A person has tested positive for avian influenza A(H5) virus (H5 bird flu) in the U.S., as reported by Colorado and confirmed by CDC. This case occurred in a person who had direct exposure to poultry and was involved in the culling (depopulating) of poultry with presumptive H5N1 bird flu. The patient reported fatigue for a few days as their only symptom and has since recovered. The patient is being isolated and treated with the influenza antiviral drug oseltamivir. While it is possible the detection of H5 bird flu in this specimen is a result of surface contamination of the nasal membrane, that can't be determined at this point and the positive test result meets the criteria for an H5 case. The appropriate public health response at this time is to assume this is an infection and take actions to contain and treat.
This case does not change the human risk assessment for the general public, which CDC considers to be low. However, people who have job-related or recreational exposures to infected birds are at higher risk of infection should take appropriate precautions outlined in CDC guidance.
CDC has been monitoring for illness among people exposed to H5N1 virus-infected birds since these outbreaks were detected in U.S. wild birds and poultry in late 2021 and into 2022. To date, H5N1 viruses have been found in U.S. commercial and backyard birds in 29 states and in wild birds in 34 states. CDC has tracked the health of more than 2,500 people with exposures to H5N1 virus-infected birds and this is the only case that has been found to date. Other people involved in the culling operation in Colorado have tested negative for H5 virus infection, but they are being retested out of an abundance of caution.
This is the second human case associated with this specific group of H5 viruses that are currently predominant, and the first case in the United States. The first case internationally occurred in December 2021 in the United Kingdom in a person who did not have any symptoms and who raised birds that became infected with H5N1 virus. More than 880 human infections with earlier H5N1 viruses have been reported since 2003 worldwide, however, the predominant H5N1 viruses now circulating among birds globally are different from earlier H5N1 viruses.
Infected birds shed H5N1 viruses in their saliva, mucous and feces. H5N1 virus infections among people are rare; however, human infections can happen when enough virus gets into a person's eyes, nose, or mouth, or is inhaled. People with close or lengthy unprotected contact (not wearing respiratory or eye protection) with infected birds or places that sick birds or their mucous, saliva, or feces have touched, may be at greater risk of H5N1 virus infection. Illnesses in people from bird flu virus infections have ranged from mild (e.g., eye infection, upper respiratory symptoms) to severe illness (e.g., pneumonia) that can result in death. The only previous human case associated with this group of H5N1 viruses produced in no symptoms. Spread of earlier H5N1 viruses from one infected person to a close contact in the past have happened very rarely and have not led to sustained person-to-person spread.

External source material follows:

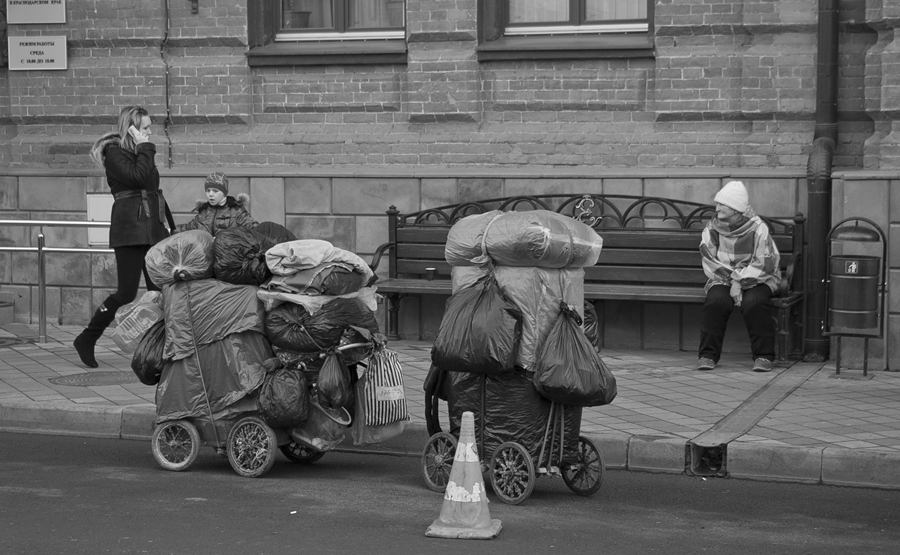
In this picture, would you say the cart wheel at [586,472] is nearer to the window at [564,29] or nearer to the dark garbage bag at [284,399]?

Local, state and federal health partners are working together to prevent spread of this H5N1 virus among birds and people. The U.S. Department of Interior and U.S. Department of Agriculture (USDA) are the lead federal departments for avian influenza outbreak investigation and control in wild birds, and USDA Animal and Plant Health Inspection Service is the lead agency for such activities in domestic birds such as poultry. The U.S. Department of Health and Human Services and CDC are the lead federal partners for public health for this situation.
This one H5-positive human case does not change the human health risk assessment. CDC will continue to watch this situation closely for signs that the risk to human health has changed. Signals that could raise the public health risk might include multiple reports of H5N1 virus infections in people from exposure to birds, or identification of spread from one infected person to a close contact. CDC also is monitoring H5N1 viruses for genetic changes that have been associated with adaptation to mammals, which could indicate the virus is adapting to spread more readily from birds to people. CDC is taking routine preparedness and prevention measures, which includes an existing candidate vaccine virus that could be used to make vaccine for people if one were needed.
CDC has guidance for clinicians, public health practitioners and people with potential bird exposures. As a reminder, people should avoid contact with poultry that appear ill or are dead and avoid contact with surfaces that appear to be contaminated with feces from wild or domestic birds, if possible. If you must handle wild birds or sick or dead poultry, minimize direct contact by wearing gloves and wash your hands with soap and water after touching birds. If available, wear respiratory protection such as a medical facemask and eye protection such as goggles. It is safe to eat properly handled and cooked poultry and poultry products in the U.S. The proper handling and cooking of poultry and eggs to an internal temperature of 165˚F kills bacteria and viruses, including H5N1 viruses. Additional information on protective actions around birds, including what to do if you find a dead bird, is available. CDC also has guidance for specific groups of people with exposure to poultry, including poultry workers and people responding to poultry outbreaks. CDC will continue to provide further updates to the situation and update guidance as needed.